TB is a notifiable disease in all states and territories of Australia. Jurisdictions inform an enhanced data collection protocol which is collated nationally in the National Notifiable Diseases Surveillance System (NNDSS). The TB Data Quality Working Group (TBDQWG) is a working party of NTAC that maintains national consistency and accuracy of TB data and provides guidance on the methodology and interpretation of TB surveillance data in Australia. The Commonwealth funds and maintains the NNDSS and in partnership, through NTAC, monitors and reports surveillance findings. A TB annual report is produced and published in the journal Communicable Diseases Intelligence and the Commonwealth Department of Health also ensures annual reporting to the WHO is performed.

5. TB Control Governance in Australia

In Australia’s federal system of government, communicable disease control, including TB control is managed through state and territory government based programs, rather than a centralised national program as seen in many other countries. However, the activities of NTAC provide guidance to support a nationally consistent approach to TB control in Australia.

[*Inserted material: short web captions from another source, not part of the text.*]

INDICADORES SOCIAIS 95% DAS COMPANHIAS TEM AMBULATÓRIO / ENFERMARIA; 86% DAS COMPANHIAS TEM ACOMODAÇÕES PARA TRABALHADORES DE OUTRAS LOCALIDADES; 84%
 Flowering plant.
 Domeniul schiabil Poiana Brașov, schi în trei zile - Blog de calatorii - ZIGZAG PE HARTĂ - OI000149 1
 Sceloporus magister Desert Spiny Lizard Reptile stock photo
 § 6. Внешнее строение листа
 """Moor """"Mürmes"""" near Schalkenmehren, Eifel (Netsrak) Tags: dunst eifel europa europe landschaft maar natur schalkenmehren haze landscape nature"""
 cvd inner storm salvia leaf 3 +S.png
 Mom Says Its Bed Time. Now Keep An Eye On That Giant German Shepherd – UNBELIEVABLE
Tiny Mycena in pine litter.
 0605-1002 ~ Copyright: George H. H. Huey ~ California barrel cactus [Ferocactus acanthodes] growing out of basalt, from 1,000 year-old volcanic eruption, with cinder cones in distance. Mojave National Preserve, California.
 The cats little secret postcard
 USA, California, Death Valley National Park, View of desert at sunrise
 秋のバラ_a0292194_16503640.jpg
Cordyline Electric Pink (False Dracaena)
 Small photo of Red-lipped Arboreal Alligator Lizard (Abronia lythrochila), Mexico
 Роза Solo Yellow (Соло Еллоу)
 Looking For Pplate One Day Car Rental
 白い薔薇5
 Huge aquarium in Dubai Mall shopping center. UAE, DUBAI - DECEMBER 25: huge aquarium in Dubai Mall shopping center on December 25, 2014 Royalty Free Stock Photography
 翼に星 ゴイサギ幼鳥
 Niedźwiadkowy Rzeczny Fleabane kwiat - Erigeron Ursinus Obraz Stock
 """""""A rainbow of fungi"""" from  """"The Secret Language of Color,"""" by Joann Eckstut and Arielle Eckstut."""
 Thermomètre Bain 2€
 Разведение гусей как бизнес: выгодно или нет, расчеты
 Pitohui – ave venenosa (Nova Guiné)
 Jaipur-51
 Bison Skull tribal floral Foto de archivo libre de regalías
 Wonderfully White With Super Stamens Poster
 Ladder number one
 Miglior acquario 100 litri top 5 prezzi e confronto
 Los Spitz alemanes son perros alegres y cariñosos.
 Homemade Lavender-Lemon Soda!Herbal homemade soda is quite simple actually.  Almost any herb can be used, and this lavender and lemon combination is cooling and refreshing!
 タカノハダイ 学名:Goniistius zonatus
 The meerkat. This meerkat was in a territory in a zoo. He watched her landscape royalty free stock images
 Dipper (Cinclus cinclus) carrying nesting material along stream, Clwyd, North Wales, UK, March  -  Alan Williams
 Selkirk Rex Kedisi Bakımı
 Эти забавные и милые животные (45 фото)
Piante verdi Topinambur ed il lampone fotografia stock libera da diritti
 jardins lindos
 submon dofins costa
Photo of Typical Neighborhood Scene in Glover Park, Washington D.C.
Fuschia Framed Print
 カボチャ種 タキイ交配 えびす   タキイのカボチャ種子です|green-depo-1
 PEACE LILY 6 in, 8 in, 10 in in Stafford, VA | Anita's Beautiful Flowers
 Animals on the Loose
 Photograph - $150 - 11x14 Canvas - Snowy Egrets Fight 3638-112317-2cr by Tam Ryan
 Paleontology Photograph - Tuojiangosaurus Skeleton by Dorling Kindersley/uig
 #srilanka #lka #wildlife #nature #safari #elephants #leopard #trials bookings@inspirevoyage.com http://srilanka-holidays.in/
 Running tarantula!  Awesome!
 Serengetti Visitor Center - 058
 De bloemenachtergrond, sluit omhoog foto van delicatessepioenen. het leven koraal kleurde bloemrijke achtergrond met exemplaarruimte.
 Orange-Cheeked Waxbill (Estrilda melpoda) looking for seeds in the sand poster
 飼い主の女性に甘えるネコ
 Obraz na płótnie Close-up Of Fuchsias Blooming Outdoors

NTAC was established in 1999 as a sub-committee of the Communicable Diseases Network Australia (CDNA) to provide strategic, expert advice to CDNA on a coordinated national and international approach to TB control; and to develop and review nationally agreed strategic and implementation plans for the control of TB within Australia.20 It comprises of state and territory government representatives, the Department of Health, the Department of Immigration and Border Protection, the Public Health Laboratory Network, a paediatric specialist, an HIV-TB specialist, and a regional engagement specialist.

In addition to government based activities, it is acknowledged that there are many non-government stakeholders contributing to TB control and elimination activities in Australia. This collective effort forms Australia’s national approach to TB control.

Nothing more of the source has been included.